One example of a popular cancer drug with plenty of waste is Velcade (bortezomib). This particular drug was approved in 2003 to treat Myeloma, which is a blood cancer. Of the 3.5 milligram vial, medical staff will inject 2.2 milligrams into the typical patient, depending on their weight. This means that for the average patient, 1.3 milligrams of the drug will simply go to waste. Once the researchers crunched the numbers, based on the estimated sales of the drug for 2016, they realized that $308.7 million worth of the drug will likely be disposed of throughout the year in the U.S. alone. That money will come from patients who have to pay for the treatments out-of-pocket or insurance companies who might potentially raise their premiums to cover the cost of the drugs.

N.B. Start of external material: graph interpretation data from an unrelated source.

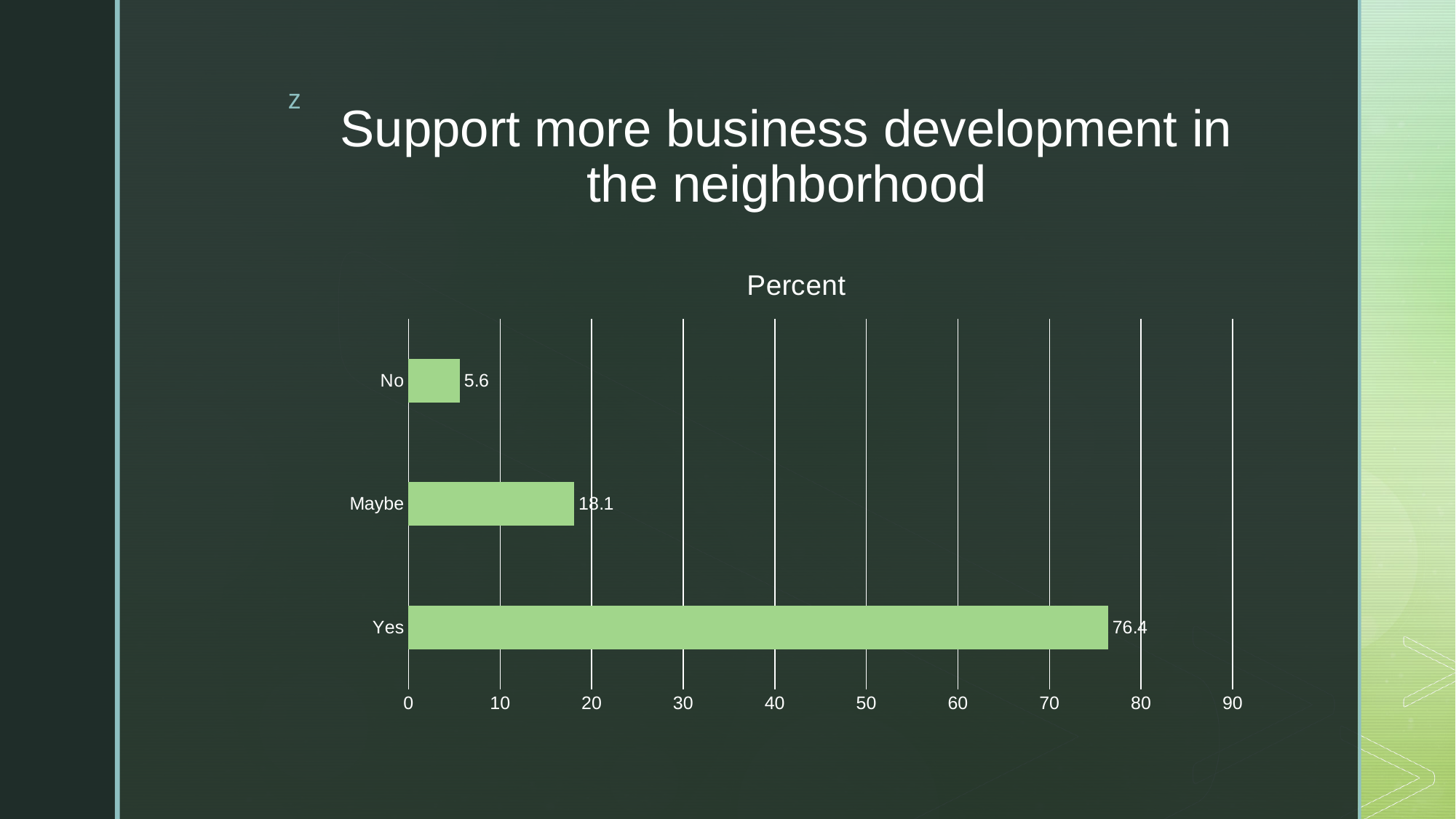
Which category has the highest value? Yes What is the value for Yes? 76.4 How many categories are shown in the chart? 3 What is the difference between the values for Yes and Maybe? 58.3 What kind of chart is shown on the slide? bar chart What is the difference between the values for Maybe and No? 12.5 Which is larger, the value for Maybe or the value for No? Maybe What is the value for No? 5.6 Which category has the lowest value? No What is the value for Maybe? 18.1 What is the title of the chart? Percent Is the value for Yes greater or less than 70? greater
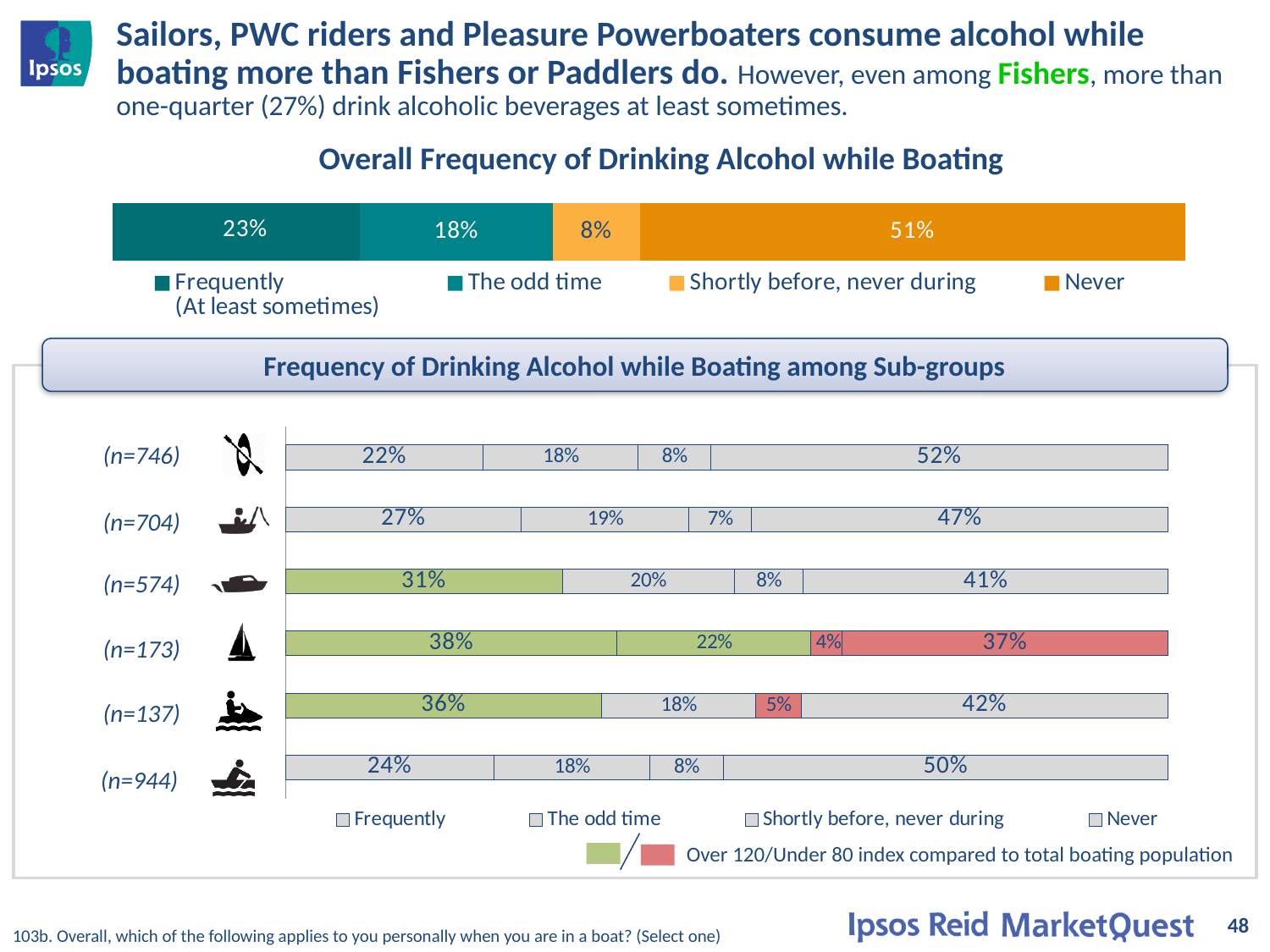
What kind of chart is the 'Frequency of Drinking Alcohol while Boating among Sub-groups' chart? Stacked bar chart In the 'Frequency of Drinking Alcohol while Boating among Sub-groups' chart, what is the 'Never' value for the (n=574) row? 41% In the 'Frequency of Drinking Alcohol while Boating among Sub-groups' chart, which row has the larger 'Frequently' value, (n=137) or (n=704)? (n=137) In the 'Overall Frequency of Drinking Alcohol while Boating' chart, what percentage is shown for 'Never'? 51% In the 'Overall Frequency of Drinking Alcohol while Boating' chart, how many percentage points higher is 'Frequently (At least sometimes)' than 'The odd time'? 5 percentage points In the 'Overall Frequency of Drinking Alcohol while Boating' chart, which category has the smallest share? Shortly before, never during In the 'Frequency of Drinking Alcohol while Boating among Sub-groups' chart, which row has the lowest 'Never' value? (n=173) In the 'Overall Frequency of Drinking Alcohol while Boating' chart, which category has the largest share? Never In the 'Frequency of Drinking Alcohol while Boating among Sub-groups' chart, what is the 'Frequently' value for the (n=173) row? 38% In the 'Frequency of Drinking Alcohol while Boating among Sub-groups' chart, which row has the highest 'Frequently' value? (n=173) How many categories does the legend of the 'Overall Frequency of Drinking Alcohol while Boating' chart list? 4 How many sub-group rows are plotted in the 'Frequency of Drinking Alcohol while Boating among Sub-groups' chart? 6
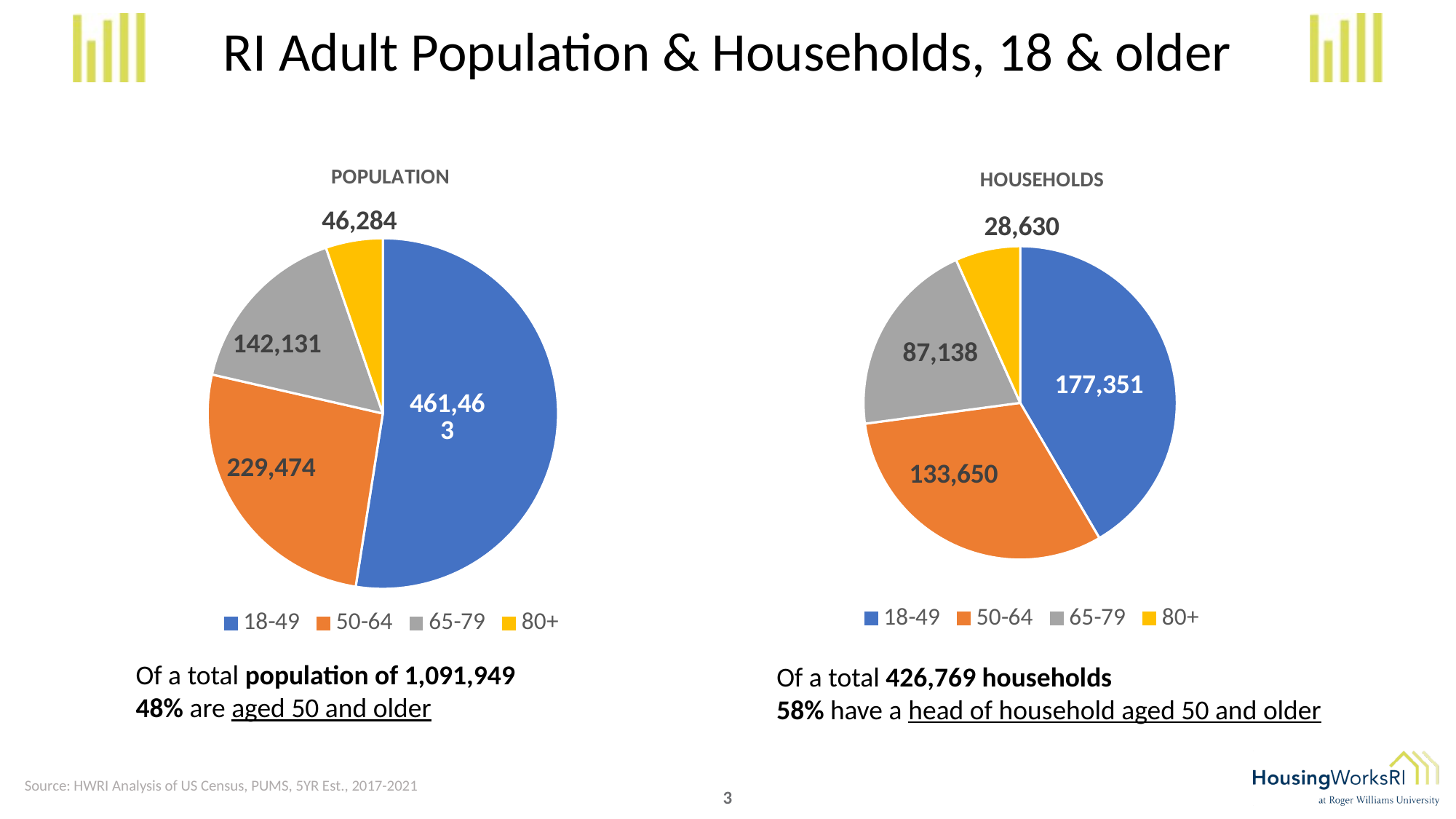
In the HOUSEHOLDS pie chart, which is larger: the 65-79 slice or the 80+ slice? 65-79 In the POPULATION pie chart, which age group has the largest slice? 18-49 What type of chart is used for HOUSEHOLDS? Pie chart In the POPULATION pie chart, what is the value for the 18-49 age group? 461,463 In the HOUSEHOLDS pie chart, what is the difference between the 18-49 value and the 50-64 value? 43,701 In the HOUSEHOLDS pie chart, what is the value for the 80+ age group? 28,630 In the HOUSEHOLDS pie chart, which age group has the smallest slice? 80+ In the POPULATION pie chart, what is the difference between the 18-49 value and the 50-64 value? 231,989 How many age groups are shown in the POPULATION pie chart? 4 In the POPULATION pie chart, what is the value for the 65-79 age group? 142,131 In the HOUSEHOLDS pie chart, what is the value for the 50-64 age group? 133,650 In the POPULATION pie chart, which colour represents the 50-64 age group? Orange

Another example of cancer drug overspending is Keytruda, which treats metastatic lung cancer and melanoma. Although the drug used to be available in a 50 milligram vial in the United States, it is now only available in a 100 milligram vial. Although the manufacturer Merck would have made $1 billion in revenue just from the wasted drug in the 50 milligram vial, by switching to a larger vial the company is poised to earn an extra billion. Although this means extra waste in the United States, it is not the same situation in the rest of the world. In Europe, for example, the 50 milligram vial of Keytruda is still available. In many countries, government regulations restrict drug costs and require particular packages, such as the 50 milligram vial. These same restrictions do not exist in the United States, allowing drug companies to charge the amount of money and provide the particular package sizes that they wish, increasing their profits.
The researchers believe that if the drug companies offered a greater variety of vial sizes for their cancer drugs, it could result in about three percent less waste as doctors choose the appropriate size for a particular patient. That is an estimated $400 million in waste instead of more than a billion.
The study authors also suggest that clarifying regulations around vial sharing could help reduce waste. Although the Centers for Medicare and and Medicade Services say it is fine to share vials, with certain restrictions, the Centers for Disease Control and Prevention (CDC) maintain that vial sharing is unsafe. With clearer regulations, medical staff could better judge when they could safely share vials between patients, reducing medication waste. In turn, this could help reduce costs for the patients.